'Alternate' Trump electors can face civil lawsuit in Wisconsin, judge rules
The Wisconsin Republican Party executive director said he is confident the civil lawsuit will "come up short."
Ten so-called "alternate electors" for former President Donald Trump and two of the former president's attorneys are facing a civil lawsuit in Wisconsin after a judge rejected a motion to dismiss the case.
Two Democratic electors and a voter filed the case seeking $2.4 million from the two attorneys and the alternate GOP electors, arguing that the defendants were part of a pro-Trump conspiracy to overturn his 2020 presidential loss and seeking to disqualify the Republicans from serving as electors again.
Dane County Circuit Judge Frank Remington scheduled the case for a jury trial in September 2024, just two months before the presidential election in which Trump may be the Republican nominee, The Associated Press reported last week.
Federal prosecutors alleged in an indictment against Trump earlier this month that the former president and his supporters started a scheme in Wisconsin to tap fake electors who could vote for Trump in the electoral college in states where the popular vote went for now-President Joe Biden.

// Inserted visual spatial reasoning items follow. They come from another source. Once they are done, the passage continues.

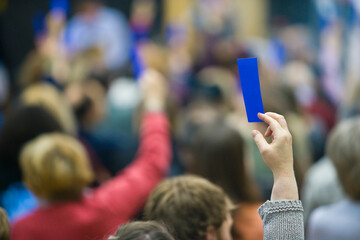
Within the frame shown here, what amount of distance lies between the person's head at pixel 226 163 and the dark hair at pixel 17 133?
89 cm

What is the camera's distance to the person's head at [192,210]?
4.98ft

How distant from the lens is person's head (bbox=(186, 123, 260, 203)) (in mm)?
2164

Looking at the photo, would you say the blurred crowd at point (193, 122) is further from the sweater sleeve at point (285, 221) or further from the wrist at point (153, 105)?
the sweater sleeve at point (285, 221)

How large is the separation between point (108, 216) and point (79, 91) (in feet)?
6.01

Wisconsin Attorney General Josh Kaul, a Democrat, said he is relying on federal officials to probe what happened in his state, but he is not ruling out a state investigation.
Wisconsin Republican Party Executive Director Mark Jefferson said he is confident the civil lawsuit will "come up short."
"Our democracy matters," said Scott Thompson, one of the attorneys who brought the lawsuit. "So, we must seek accountability for those who attempt to undermine it."